The approximation of the Dependency Graph [15,17,22] contains 1 SCC with 1 less node.
↳ QTRS
↳ DependencyPairsProof
↳ QDP
↳ DependencyGraphProof
↳ QDP
↳ UsableRulesProof
Q DP problem:
The TRS P consists of the following rules:
F(0, 1, X) → F(g(X, X), X, X)
The TRS R consists of the following rules:
f(0, 1, X) → f(g(X, X), X, X)
g(X, Y) → X
g(X, Y) → Y
The set Q consists of the following terms:
g(x0, x1)
f(0, 1, x0)
We have to consider all minimal (P,Q,R)-chains.
As all Q-normal forms are R-normal forms we are in the innermost case. Hence, by the usable rules processor [15] we can delete all non-usable rules [17] from R.
↳ QTRS
↳ DependencyPairsProof
↳ QDP
↳ DependencyGraphProof
↳ QDP
↳ UsableRulesProof
↳ QDP
↳ QReductionProof
Q DP problem:
The TRS P consists of the following rules:
F(0, 1, X) → F(g(X, X), X, X)
The TRS R consists of the following rules:
g(X, Y) → X
g(X, Y) → Y
The set Q consists of the following terms:
g(x0, x1)
f(0, 1, x0)
We have to consider all minimal (P,Q,R)-chains.
We deleted the following terms from Q as each root-symbol of these terms does neither occur in P nor in R.
f(0, 1, x0)
↳ QTRS
↳ DependencyPairsProof
↳ QDP
↳ DependencyGraphProof
↳ QDP
↳ UsableRulesProof
↳ QDP
↳ QReductionProof
↳ QDP
↳ Narrowing
Q DP problem:
The TRS P consists of the following rules:
F(0, 1, X) → F(g(X, X), X, X)
The TRS R consists of the following rules:
g(X, Y) → X
g(X, Y) → Y
The set Q consists of the following terms:
g(x0, x1)
We have to consider all minimal (P,Q,R)-chains.

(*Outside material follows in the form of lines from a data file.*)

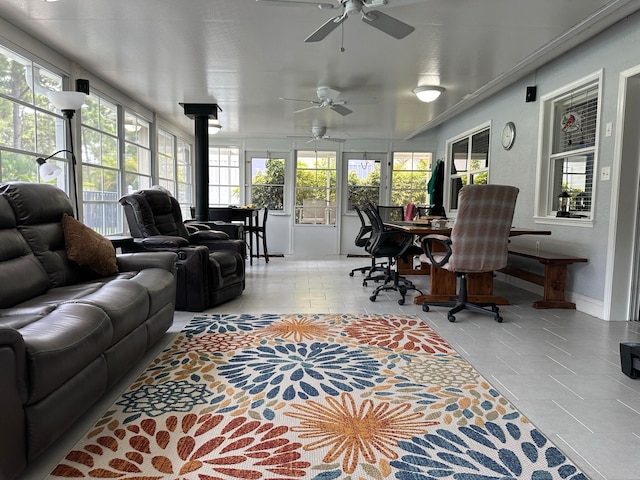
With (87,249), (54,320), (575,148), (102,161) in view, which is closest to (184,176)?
(102,161)

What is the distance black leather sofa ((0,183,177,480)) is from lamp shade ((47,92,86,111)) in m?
1.03

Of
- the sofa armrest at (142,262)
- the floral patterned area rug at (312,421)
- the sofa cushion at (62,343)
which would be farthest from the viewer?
the sofa armrest at (142,262)

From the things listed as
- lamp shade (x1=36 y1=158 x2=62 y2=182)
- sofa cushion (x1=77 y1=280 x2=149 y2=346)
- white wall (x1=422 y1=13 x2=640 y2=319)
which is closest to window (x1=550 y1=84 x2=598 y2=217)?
white wall (x1=422 y1=13 x2=640 y2=319)

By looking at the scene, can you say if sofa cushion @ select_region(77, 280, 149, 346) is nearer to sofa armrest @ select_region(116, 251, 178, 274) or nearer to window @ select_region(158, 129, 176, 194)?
sofa armrest @ select_region(116, 251, 178, 274)

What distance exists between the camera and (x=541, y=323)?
3.50 meters

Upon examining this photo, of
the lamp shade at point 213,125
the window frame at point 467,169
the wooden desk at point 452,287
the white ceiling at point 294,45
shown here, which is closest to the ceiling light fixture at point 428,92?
the white ceiling at point 294,45

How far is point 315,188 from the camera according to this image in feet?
29.1

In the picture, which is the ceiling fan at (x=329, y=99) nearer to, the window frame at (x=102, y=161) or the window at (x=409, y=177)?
the window frame at (x=102, y=161)

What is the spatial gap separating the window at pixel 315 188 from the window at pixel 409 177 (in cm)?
133

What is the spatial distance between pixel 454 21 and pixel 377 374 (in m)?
2.75

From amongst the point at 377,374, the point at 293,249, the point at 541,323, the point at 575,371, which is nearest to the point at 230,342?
the point at 377,374

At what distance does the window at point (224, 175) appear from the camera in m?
8.78

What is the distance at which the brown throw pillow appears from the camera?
2.71 m

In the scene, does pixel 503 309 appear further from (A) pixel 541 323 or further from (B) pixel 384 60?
(B) pixel 384 60
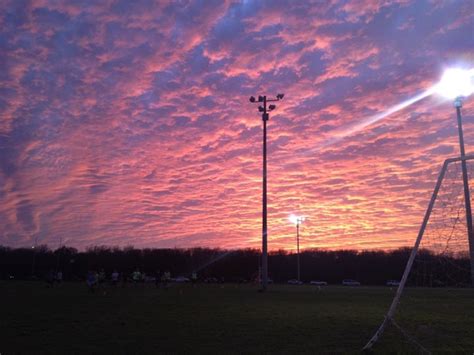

By narrowing [15] the rule F(0, 1, X) → F(g(X, X), X, X) at position [0] we obtained the following new rules:
F(0, 1, x0) → F(x0, x0, x0)
↳ QTRS
↳ DependencyPairsProof
↳ QDP
↳ DependencyGraphProof
↳ QDP
↳ UsableRulesProof
↳ QDP
↳ QReductionProof
↳ QDP
↳ Narrowing
↳ QDP
↳ DependencyGraphProof
Q DP problem:
The TRS P consists of the following rules:
F(0, 1, x0) → F(x0, x0, x0)
The TRS R consists of the following rules:
g(X, Y) → X
g(X, Y) → Y
The set Q consists of the following terms:
g(x0, x1)
We have to consider all minimal (P,Q,R)-chains.
The approximation of the Dependency Graph [15,17,22] contains 0 SCCs with 1 less node.